All the political problems facing the leaders since 2022 converge in Moldova, whose government is worried about becoming the next target of Moscow’s aggression if Russia prevails in Ukraine. A pro-Russian region —Transnistria — declared its independence from Moldova in 1992, and has been occupied by Russian “peacekeeping” troops ever since. Ukraine – one day.
United vs. Russia
These are the exact topics on the agenda: Russia’s war in Ukraine, EU enlargement, and intensified cooperation between all European countries except Russia and its close ally Belarus.
Since the founding summit in Prague in October, participating members have said the new format is useful. German Chancellor Olaf Scholz considers it an “innovation” and at the Council of Europe summit in Iceland in May, he praised it as a well-designed forum that allows exchange without pressure to perform. in any formal paper decisions. Speaking in Prague, French President Emmanuel Macron, who introduced and implemented the format, even expected it to be an instrument to prevent civil war, which he described as “the childhood disease of Europe.”
There is no alternative to EU membership
Albanian Prime Minister Edi Rama warned that the EPC would not become another waiting room for EU candidates and stressed that the accession talks should continue regardless. Negotiations are currently underway with Albania, Serbia, Montenegro, and North Macedonia, while Bosnia-Herzegovina is a candidate for accession talks. Kosovo and Georgia are only potential candidates.

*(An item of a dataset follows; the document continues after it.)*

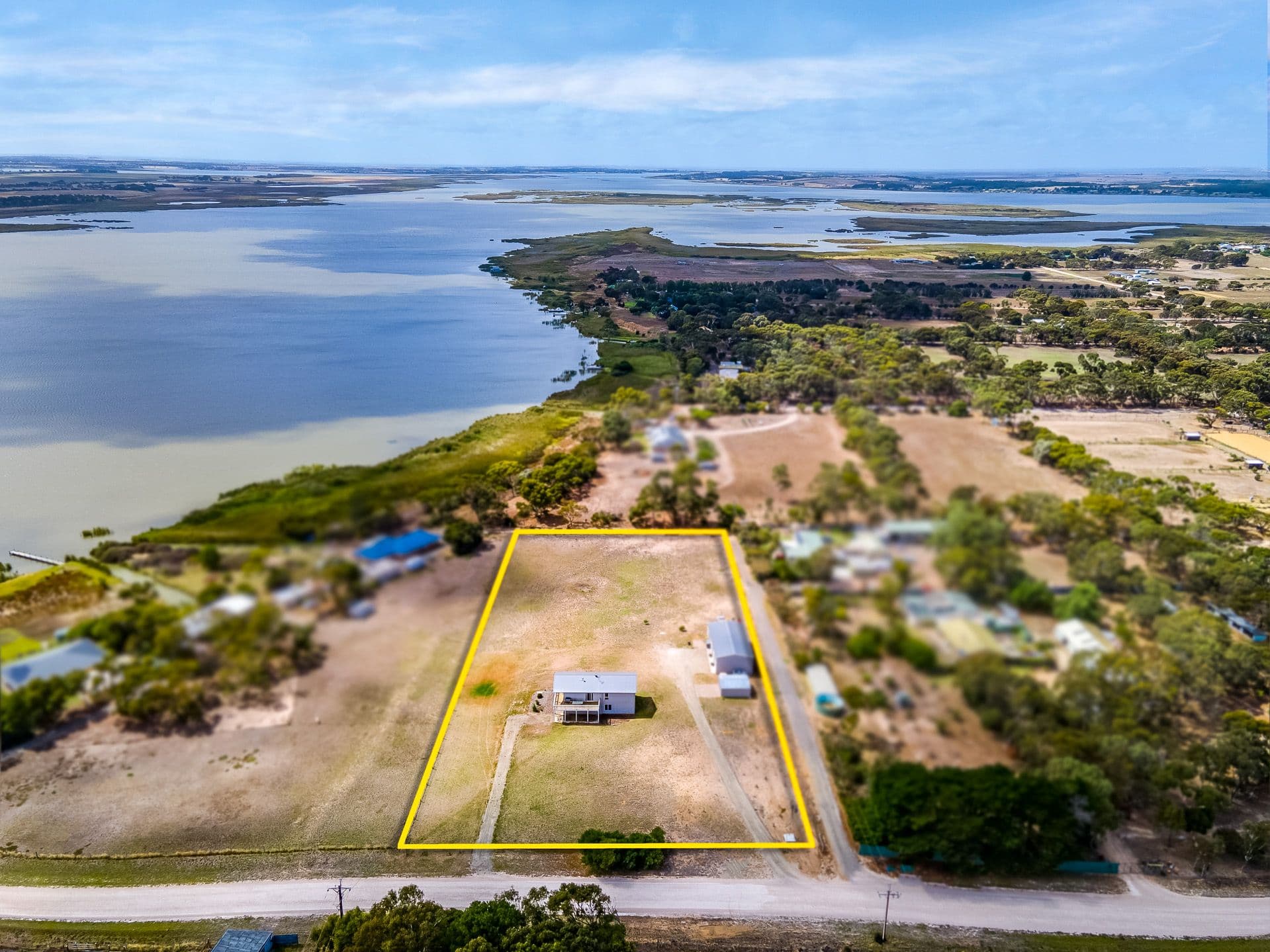154 Currency Creek Road, Goolwa North SA 5214, Goolwa North - Thumbnail 2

As part of his keynote statement to the European Parliament in early May, Chancellor Scholz said he wants to speed up the EU accession process but for this to be possible the bloc itself needs urgent reforms.
Turkey, Armenia and Azerbaijan have also been invited to attend the summit in Moldova and will bring their own set of tensions. Warring Caucasian neighbors Armenia and Azerbaijan will meet after recent talks in Moscow. Russian President Vladimir Putin has long kept a lid on the decades-old Nagorno-Karabakh conflict. Turkish President Recep Tayyip Erdogan, buoyed by his recent reelection, is expected to voice criticism of the EU, while still insisting on Turkey being a candidate for membership.
For their part, Serbia and Kosovo are fighting over the status of the ethnic Serbian minority in North Kosovo. Meanwhile, Britain, the only former member of the EU, is still trying to find its post-Brexit footing.
The “million-dollar question”
The few hours Mimi Castle leaders have is not enough to come up with real solutions for the many problems facing Europe. But maybe they are enough to gather new ideas. What else is good for the new “debating society,” as critics of the EPC call it? After all, European leaders just met two weeks ago at the summit of the Council of Europe in Iceland, where they talked about the war with Russia. EPC is better?
“I think that’s the million-dollar question,” said Amanda Paul, senior policy analyst at the Brussels-based think tank European Policy Center. “If you ask the participating countries, they are still scratching their heads.”
He said that for non-EU heads of state and government, this forum is a good opportunity to meet in person and discuss problems. “There should be something more of substance coming out of Chisinau than in the case of Prague,” he told DW, such as “an objective or a clear road map of what the EPC, or EPoC, wants , which can be achieved in the short, medium, and long term. In terms of security, it is a good platform, which unites EU members and non-EU members.
Next meeting in Spain
The EPC made a decision at its first summit in Prague: The third meeting will be held in Spain in October, and the fourth in Britain next year. The EPC does not have any formal structure, using that of the General Secretariat of the Council in Brussels. It already has its own Twitter and Facebook accounts but it does not yet have its own website.

President Macron’s vision for the EPC is not new. In 1989, his predecessor, Francois Mitterand, proposed a similar community in response to political unrest in eastern Europe and the Soviet Union. But his idea quickly failed because he wanted to integrate Russia, so eastern Europe politely declined the offer.
This article was translated from German.